- Список задач -
(1) Кто, согласно отрывку о дождливой ночи в Москве, позвонил под утро и доложил обстановку?
(2) Напишите следующую часть отрывка о дождливой ночи в Москве, начиная сразу после его последнего предложения.

- Фрагмент документа -
────

Поздним вечером этого дня хлынул дождь, и шел всю ночь. В тоннеле под Новым Арбатом, в давке, в мешанине пытавшейся вырваться прочь бронетехники и разгоряченной спиртным и провокаторами толпы, случайно погибли трое молодых людей. Через несколько дней Примаков придумал дать им Героев Советского Союза. Поставил этих несчастных в один ряд с советскими героями-мучениками: Олегом Кошевым (17 лет), Сережей Тюлениным (18), Сашей Матросовым (19). Спустя годы, из книжки Коржакова я узнал, что в ту жуткую ночь, когда в Москве хлестал дождь, гибли люди и многие за темными бессонными окнами думали с тревогой о том, что может быть завтра с ними и их семьями, Ельцин крепко спал в бункере Белого Дома. В какой-то момент Коржаков хотел вывезти его тело от греха подальше в посольство США, но Ельцин проснулся и велел положить себя на место. Прочитав этот эпизод, я подивился наивности ельцинского топтуна. Ведь это Ельцин, а не Коржаков, беседовал "с глазу на глаз" с Бушем-старшим. Соответственно, в ту ночь Ельцин — знал! А Коржаков, разумеется, нет! Вот где был источник мужества Беспалого. Рядом, по свидетельству Коржакова, пил водку с коньяком и блевал по углам московский мэр Гавриил Попов. Тут же отдыхал и вице-мэр Лужков с молодой женой в положении. Как рачительные хозяева, заранее запаслись продуктами, и теперь кушали. Под утро позвонил председатель КГБ СССР Крючков, доложил обстановку. Вскоре после этого, серым мокрым (все еще моросил дождь) московским утром они стали по очереди выходить из бункера. Последним вышел Гавриил Попов и, еще не вполне придя в себя после перепоя, объявил, что у него имеются неоспоримые доказательства причастности КПСС к организации военного переворота.

────

- Исходные данные -

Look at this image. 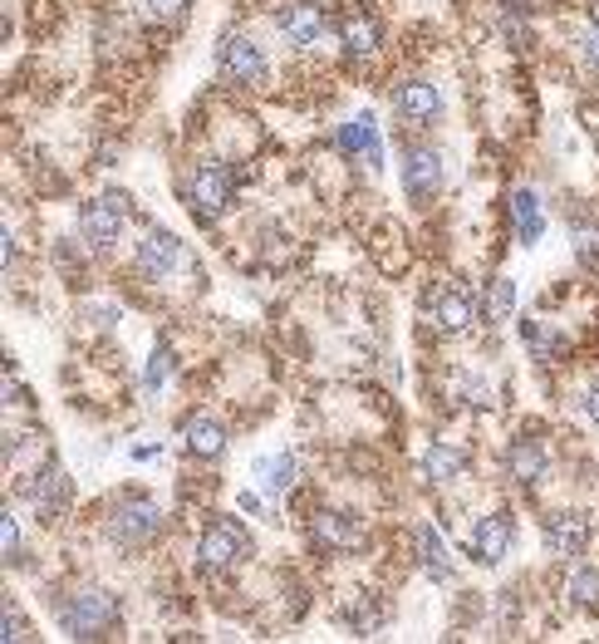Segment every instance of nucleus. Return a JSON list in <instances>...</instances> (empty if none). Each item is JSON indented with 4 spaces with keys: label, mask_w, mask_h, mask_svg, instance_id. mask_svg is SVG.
Segmentation results:
<instances>
[{
    "label": "nucleus",
    "mask_w": 599,
    "mask_h": 644,
    "mask_svg": "<svg viewBox=\"0 0 599 644\" xmlns=\"http://www.w3.org/2000/svg\"><path fill=\"white\" fill-rule=\"evenodd\" d=\"M339 153L354 163V158H364L369 168H378V158H384V144H378V123L369 119V113H359L354 123H339V134H335Z\"/></svg>",
    "instance_id": "17"
},
{
    "label": "nucleus",
    "mask_w": 599,
    "mask_h": 644,
    "mask_svg": "<svg viewBox=\"0 0 599 644\" xmlns=\"http://www.w3.org/2000/svg\"><path fill=\"white\" fill-rule=\"evenodd\" d=\"M511 542H516V527H511L507 511H491V517H482L477 532H472V556H477V566H501L511 552Z\"/></svg>",
    "instance_id": "14"
},
{
    "label": "nucleus",
    "mask_w": 599,
    "mask_h": 644,
    "mask_svg": "<svg viewBox=\"0 0 599 644\" xmlns=\"http://www.w3.org/2000/svg\"><path fill=\"white\" fill-rule=\"evenodd\" d=\"M123 222H128V197L123 193L93 197V202H84V212H79V232L93 251H109V246L123 236Z\"/></svg>",
    "instance_id": "7"
},
{
    "label": "nucleus",
    "mask_w": 599,
    "mask_h": 644,
    "mask_svg": "<svg viewBox=\"0 0 599 644\" xmlns=\"http://www.w3.org/2000/svg\"><path fill=\"white\" fill-rule=\"evenodd\" d=\"M507 472L521 482V487H536V482L550 472V453H546V443H536V438H516V443L507 448Z\"/></svg>",
    "instance_id": "19"
},
{
    "label": "nucleus",
    "mask_w": 599,
    "mask_h": 644,
    "mask_svg": "<svg viewBox=\"0 0 599 644\" xmlns=\"http://www.w3.org/2000/svg\"><path fill=\"white\" fill-rule=\"evenodd\" d=\"M585 413H589V423H599V379L585 389Z\"/></svg>",
    "instance_id": "34"
},
{
    "label": "nucleus",
    "mask_w": 599,
    "mask_h": 644,
    "mask_svg": "<svg viewBox=\"0 0 599 644\" xmlns=\"http://www.w3.org/2000/svg\"><path fill=\"white\" fill-rule=\"evenodd\" d=\"M0 542H5V566H21V522H15V511L0 517Z\"/></svg>",
    "instance_id": "31"
},
{
    "label": "nucleus",
    "mask_w": 599,
    "mask_h": 644,
    "mask_svg": "<svg viewBox=\"0 0 599 644\" xmlns=\"http://www.w3.org/2000/svg\"><path fill=\"white\" fill-rule=\"evenodd\" d=\"M251 552H255V542L236 517H212L202 542H197V566H202L207 575H232L236 566L251 561Z\"/></svg>",
    "instance_id": "2"
},
{
    "label": "nucleus",
    "mask_w": 599,
    "mask_h": 644,
    "mask_svg": "<svg viewBox=\"0 0 599 644\" xmlns=\"http://www.w3.org/2000/svg\"><path fill=\"white\" fill-rule=\"evenodd\" d=\"M511 222H516L521 246H536L540 236H546V207H540V197L531 193V187H516V193H511Z\"/></svg>",
    "instance_id": "20"
},
{
    "label": "nucleus",
    "mask_w": 599,
    "mask_h": 644,
    "mask_svg": "<svg viewBox=\"0 0 599 644\" xmlns=\"http://www.w3.org/2000/svg\"><path fill=\"white\" fill-rule=\"evenodd\" d=\"M232 197H236V183L222 163H202L187 177V207H192L202 222H216V216L232 207Z\"/></svg>",
    "instance_id": "8"
},
{
    "label": "nucleus",
    "mask_w": 599,
    "mask_h": 644,
    "mask_svg": "<svg viewBox=\"0 0 599 644\" xmlns=\"http://www.w3.org/2000/svg\"><path fill=\"white\" fill-rule=\"evenodd\" d=\"M226 423L222 419H212V413H192L187 419V429H183V443H187V453L192 458H202V462H212V458H222L226 453Z\"/></svg>",
    "instance_id": "18"
},
{
    "label": "nucleus",
    "mask_w": 599,
    "mask_h": 644,
    "mask_svg": "<svg viewBox=\"0 0 599 644\" xmlns=\"http://www.w3.org/2000/svg\"><path fill=\"white\" fill-rule=\"evenodd\" d=\"M501 35H507V40L516 45V50H526V45H531V25L521 21L516 11H507V15H501Z\"/></svg>",
    "instance_id": "32"
},
{
    "label": "nucleus",
    "mask_w": 599,
    "mask_h": 644,
    "mask_svg": "<svg viewBox=\"0 0 599 644\" xmlns=\"http://www.w3.org/2000/svg\"><path fill=\"white\" fill-rule=\"evenodd\" d=\"M570 246H575V261L589 271H599V226L585 222V216H575L570 222Z\"/></svg>",
    "instance_id": "25"
},
{
    "label": "nucleus",
    "mask_w": 599,
    "mask_h": 644,
    "mask_svg": "<svg viewBox=\"0 0 599 644\" xmlns=\"http://www.w3.org/2000/svg\"><path fill=\"white\" fill-rule=\"evenodd\" d=\"M158 453H163L158 443H138V448H133V458H138V462H148V458H158Z\"/></svg>",
    "instance_id": "35"
},
{
    "label": "nucleus",
    "mask_w": 599,
    "mask_h": 644,
    "mask_svg": "<svg viewBox=\"0 0 599 644\" xmlns=\"http://www.w3.org/2000/svg\"><path fill=\"white\" fill-rule=\"evenodd\" d=\"M142 11L158 25H183L187 11H192V0H142Z\"/></svg>",
    "instance_id": "28"
},
{
    "label": "nucleus",
    "mask_w": 599,
    "mask_h": 644,
    "mask_svg": "<svg viewBox=\"0 0 599 644\" xmlns=\"http://www.w3.org/2000/svg\"><path fill=\"white\" fill-rule=\"evenodd\" d=\"M183 256H187V251H183V236L167 232V226H148L133 261H138V271H142L148 281H167L177 267H183Z\"/></svg>",
    "instance_id": "9"
},
{
    "label": "nucleus",
    "mask_w": 599,
    "mask_h": 644,
    "mask_svg": "<svg viewBox=\"0 0 599 644\" xmlns=\"http://www.w3.org/2000/svg\"><path fill=\"white\" fill-rule=\"evenodd\" d=\"M462 468H467V448H458V443H447V438L427 443V453H423V478L427 482H452Z\"/></svg>",
    "instance_id": "22"
},
{
    "label": "nucleus",
    "mask_w": 599,
    "mask_h": 644,
    "mask_svg": "<svg viewBox=\"0 0 599 644\" xmlns=\"http://www.w3.org/2000/svg\"><path fill=\"white\" fill-rule=\"evenodd\" d=\"M335 30H339V45H345L349 60H374V54L384 50V25H378V15H369L364 5H345Z\"/></svg>",
    "instance_id": "10"
},
{
    "label": "nucleus",
    "mask_w": 599,
    "mask_h": 644,
    "mask_svg": "<svg viewBox=\"0 0 599 644\" xmlns=\"http://www.w3.org/2000/svg\"><path fill=\"white\" fill-rule=\"evenodd\" d=\"M458 404H472V409H491V404H497V394H491L487 379L462 374V379H458Z\"/></svg>",
    "instance_id": "27"
},
{
    "label": "nucleus",
    "mask_w": 599,
    "mask_h": 644,
    "mask_svg": "<svg viewBox=\"0 0 599 644\" xmlns=\"http://www.w3.org/2000/svg\"><path fill=\"white\" fill-rule=\"evenodd\" d=\"M511 310H516V281H511V276H491L487 281V300H482V320L507 325Z\"/></svg>",
    "instance_id": "24"
},
{
    "label": "nucleus",
    "mask_w": 599,
    "mask_h": 644,
    "mask_svg": "<svg viewBox=\"0 0 599 644\" xmlns=\"http://www.w3.org/2000/svg\"><path fill=\"white\" fill-rule=\"evenodd\" d=\"M15 492H21V501H30L40 517H60V511L74 501V478L64 472L60 458H45V468L40 472H25Z\"/></svg>",
    "instance_id": "5"
},
{
    "label": "nucleus",
    "mask_w": 599,
    "mask_h": 644,
    "mask_svg": "<svg viewBox=\"0 0 599 644\" xmlns=\"http://www.w3.org/2000/svg\"><path fill=\"white\" fill-rule=\"evenodd\" d=\"M579 45H585V60L599 70V21H595V25H585V40H579Z\"/></svg>",
    "instance_id": "33"
},
{
    "label": "nucleus",
    "mask_w": 599,
    "mask_h": 644,
    "mask_svg": "<svg viewBox=\"0 0 599 644\" xmlns=\"http://www.w3.org/2000/svg\"><path fill=\"white\" fill-rule=\"evenodd\" d=\"M216 70H222V79L241 84V89H261V84L271 79V54H265L251 35L232 30L216 45Z\"/></svg>",
    "instance_id": "3"
},
{
    "label": "nucleus",
    "mask_w": 599,
    "mask_h": 644,
    "mask_svg": "<svg viewBox=\"0 0 599 644\" xmlns=\"http://www.w3.org/2000/svg\"><path fill=\"white\" fill-rule=\"evenodd\" d=\"M167 369H173V349L158 345V349H153V359H148V369H142V384H148V389H163Z\"/></svg>",
    "instance_id": "30"
},
{
    "label": "nucleus",
    "mask_w": 599,
    "mask_h": 644,
    "mask_svg": "<svg viewBox=\"0 0 599 644\" xmlns=\"http://www.w3.org/2000/svg\"><path fill=\"white\" fill-rule=\"evenodd\" d=\"M275 25H280V35L295 45V50H315V45L325 40V30H329L325 11H320L315 0H290V5L275 15Z\"/></svg>",
    "instance_id": "12"
},
{
    "label": "nucleus",
    "mask_w": 599,
    "mask_h": 644,
    "mask_svg": "<svg viewBox=\"0 0 599 644\" xmlns=\"http://www.w3.org/2000/svg\"><path fill=\"white\" fill-rule=\"evenodd\" d=\"M0 640L5 644H25V640H35V624L21 615V605L15 600H5V624H0Z\"/></svg>",
    "instance_id": "29"
},
{
    "label": "nucleus",
    "mask_w": 599,
    "mask_h": 644,
    "mask_svg": "<svg viewBox=\"0 0 599 644\" xmlns=\"http://www.w3.org/2000/svg\"><path fill=\"white\" fill-rule=\"evenodd\" d=\"M565 595L575 605H599V571H595V566H575L570 581H565Z\"/></svg>",
    "instance_id": "26"
},
{
    "label": "nucleus",
    "mask_w": 599,
    "mask_h": 644,
    "mask_svg": "<svg viewBox=\"0 0 599 644\" xmlns=\"http://www.w3.org/2000/svg\"><path fill=\"white\" fill-rule=\"evenodd\" d=\"M113 624H118V595L99 591V585H84L70 600H60V630L70 640H109Z\"/></svg>",
    "instance_id": "1"
},
{
    "label": "nucleus",
    "mask_w": 599,
    "mask_h": 644,
    "mask_svg": "<svg viewBox=\"0 0 599 644\" xmlns=\"http://www.w3.org/2000/svg\"><path fill=\"white\" fill-rule=\"evenodd\" d=\"M589 546V517L585 511H556L546 522V552L570 561V556H585Z\"/></svg>",
    "instance_id": "15"
},
{
    "label": "nucleus",
    "mask_w": 599,
    "mask_h": 644,
    "mask_svg": "<svg viewBox=\"0 0 599 644\" xmlns=\"http://www.w3.org/2000/svg\"><path fill=\"white\" fill-rule=\"evenodd\" d=\"M394 109L403 113L408 123H437L442 119V94H437V84H427V79H403L394 94Z\"/></svg>",
    "instance_id": "16"
},
{
    "label": "nucleus",
    "mask_w": 599,
    "mask_h": 644,
    "mask_svg": "<svg viewBox=\"0 0 599 644\" xmlns=\"http://www.w3.org/2000/svg\"><path fill=\"white\" fill-rule=\"evenodd\" d=\"M295 472H300V468H295L290 453H271V458H255V478H261V487L271 492L275 501H280L285 492L295 487Z\"/></svg>",
    "instance_id": "23"
},
{
    "label": "nucleus",
    "mask_w": 599,
    "mask_h": 644,
    "mask_svg": "<svg viewBox=\"0 0 599 644\" xmlns=\"http://www.w3.org/2000/svg\"><path fill=\"white\" fill-rule=\"evenodd\" d=\"M305 536H310V546H315L320 556H339V552H354V546L364 542V522H359L354 511L320 507L315 517H310Z\"/></svg>",
    "instance_id": "6"
},
{
    "label": "nucleus",
    "mask_w": 599,
    "mask_h": 644,
    "mask_svg": "<svg viewBox=\"0 0 599 644\" xmlns=\"http://www.w3.org/2000/svg\"><path fill=\"white\" fill-rule=\"evenodd\" d=\"M447 173H442V158L433 153V148H413V153L403 158V193L413 197V202H433L437 193H442Z\"/></svg>",
    "instance_id": "13"
},
{
    "label": "nucleus",
    "mask_w": 599,
    "mask_h": 644,
    "mask_svg": "<svg viewBox=\"0 0 599 644\" xmlns=\"http://www.w3.org/2000/svg\"><path fill=\"white\" fill-rule=\"evenodd\" d=\"M158 527H163V511L148 497H123V501H113V511H109V542L123 546V552L148 546L158 536Z\"/></svg>",
    "instance_id": "4"
},
{
    "label": "nucleus",
    "mask_w": 599,
    "mask_h": 644,
    "mask_svg": "<svg viewBox=\"0 0 599 644\" xmlns=\"http://www.w3.org/2000/svg\"><path fill=\"white\" fill-rule=\"evenodd\" d=\"M413 556H417V566L427 571V581H447L452 575V561H447V546H442V536H437V527H417L413 532Z\"/></svg>",
    "instance_id": "21"
},
{
    "label": "nucleus",
    "mask_w": 599,
    "mask_h": 644,
    "mask_svg": "<svg viewBox=\"0 0 599 644\" xmlns=\"http://www.w3.org/2000/svg\"><path fill=\"white\" fill-rule=\"evenodd\" d=\"M427 315H433V325L442 330V335H462V330L482 315V300L472 286H442L433 296V310H427Z\"/></svg>",
    "instance_id": "11"
}]
</instances>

────

- Ответы на задания -
(1) Председатель КГБ СССР Крючков.

(2)
ПИР ПОБЕДИТЕЛЕЙ

В четверг, 22-го, снова было сумрачно, влажно. У "них" — день победы. В утренних "Известиях" знаковая статья под угрожающим заголовком: "Запомним всех, обдумаем все". Автор — Отто Лацис, политически выморочный субъект, тогда член ЦК КПСС, первый заместитель главного редактора теоретического органа ЦК "Коммунист", один из горбачевских подпевал среднего звена. В роковой для его партии день не нашел себе лучшего занятия, чем разжигать с газетных страниц антипартийную истерию.

Где-то в 15.30 у главного подъезда ЦК неожиданно возникла возбужденная толпа. Свист, крики: "Долой КПСС!". Комендатура закрыла все массивные наружные ворота. От руководства поступило сообщение, что женщины могут покинуть здание, не дожидаясь окончания рабочего дня. Называли номера подъездов, через которые пока еще можно выйти. Прошла зловещая информация о самоубийстве министра внутренних дел СССР Бориса Карловича Пуго и его супруги. По работе в ЦК я достаточно хорошо знал Бориса Карловича. Для меня он был человеком чести. В ситуации тех дней, по моим понятиям, генерал-полковник Пуго поступил как мужчина и воин.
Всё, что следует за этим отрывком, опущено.